> Consigne
Selon le document source, sur quel bateau l'accord entre les Russes et une autre partie doit-il être conclu ?

> Document source
____

Ce n’est pas Alec de Payns qui commettrait ce genre de bourde. Il est considéré comme le meilleur dans son genre par La Boîte. Dominique Briffaut est son patron et dirige la division Y. Il informe Alec qu’un de leur agent leur a fourni des informations sérieuses. « Il semble que les Russes déploient ces nouveaux drones d’observation à Khmeimim, en Syrie ». Cela veut dire une chose : la Russie est en mode escalade. La source fait aussi état « d’un accord entre les Russes et une autre partie qui devrait être conclue dans deux semaines sur un bateau battant pavillon des Émirats arabes unis et baptisé Azzam ». Alec de Payns a pour mission de se transformer en Houdini. Monter à bord et poser des micros. Il rouspète mais son boss a une totale confiance en ces capacités de réussite. L’enjeu est d’autant plus grand que Degarde a été assassiné avec toute sa famille. Pas comme avec les bonnes vieilles méthodes du temps de la guerre froide mais un peu façon cartel du Sinaloa. Les temps changent. Une chasse aux espions en haute mer se profile. Alec voit déjà son week-end familial partir à vau-l’eau. Parce qu’il a bien une vie de famille, un femme, Romy, et des enfants à qui il passe son temps à mentir. Assurer les deux relèvent de l’équilibrisme. James Bond n’avait pas tous ses problèmes.

____

> Données
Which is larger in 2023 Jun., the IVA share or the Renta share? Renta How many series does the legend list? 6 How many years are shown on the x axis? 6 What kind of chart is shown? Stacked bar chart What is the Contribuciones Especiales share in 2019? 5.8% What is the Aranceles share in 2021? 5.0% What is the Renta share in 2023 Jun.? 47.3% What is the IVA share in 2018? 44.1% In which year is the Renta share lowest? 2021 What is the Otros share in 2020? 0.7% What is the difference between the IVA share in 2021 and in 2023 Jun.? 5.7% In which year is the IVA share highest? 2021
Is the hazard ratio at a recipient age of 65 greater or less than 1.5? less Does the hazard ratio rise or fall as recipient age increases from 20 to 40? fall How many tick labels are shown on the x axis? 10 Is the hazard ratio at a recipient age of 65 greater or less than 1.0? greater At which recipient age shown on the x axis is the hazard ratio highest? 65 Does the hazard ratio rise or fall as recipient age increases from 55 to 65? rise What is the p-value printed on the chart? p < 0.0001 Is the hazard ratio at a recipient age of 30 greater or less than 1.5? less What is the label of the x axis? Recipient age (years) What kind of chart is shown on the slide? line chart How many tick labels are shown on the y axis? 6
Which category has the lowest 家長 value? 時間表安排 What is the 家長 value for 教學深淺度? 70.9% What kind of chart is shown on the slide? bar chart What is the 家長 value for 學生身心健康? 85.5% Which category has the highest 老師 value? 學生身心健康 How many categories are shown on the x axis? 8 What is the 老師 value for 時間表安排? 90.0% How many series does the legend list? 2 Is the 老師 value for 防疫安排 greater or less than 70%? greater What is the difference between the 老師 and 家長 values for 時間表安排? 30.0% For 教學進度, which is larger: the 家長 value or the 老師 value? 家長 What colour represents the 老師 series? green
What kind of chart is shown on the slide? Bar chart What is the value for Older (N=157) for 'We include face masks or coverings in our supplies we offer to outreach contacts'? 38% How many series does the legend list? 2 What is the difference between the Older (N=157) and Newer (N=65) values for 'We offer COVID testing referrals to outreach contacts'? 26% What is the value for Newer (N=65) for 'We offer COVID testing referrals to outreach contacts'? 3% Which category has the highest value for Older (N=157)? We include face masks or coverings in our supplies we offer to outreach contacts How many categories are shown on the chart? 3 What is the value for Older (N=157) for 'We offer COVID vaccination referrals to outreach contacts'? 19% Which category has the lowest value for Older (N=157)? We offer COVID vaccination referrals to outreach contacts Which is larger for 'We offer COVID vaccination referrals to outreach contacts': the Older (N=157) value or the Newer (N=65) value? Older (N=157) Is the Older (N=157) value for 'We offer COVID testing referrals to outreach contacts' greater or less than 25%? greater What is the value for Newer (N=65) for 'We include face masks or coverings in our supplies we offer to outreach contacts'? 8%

____

> Corrigé
Sur un bateau battant pavillon des Émirats arabes unis et baptisé Azzam.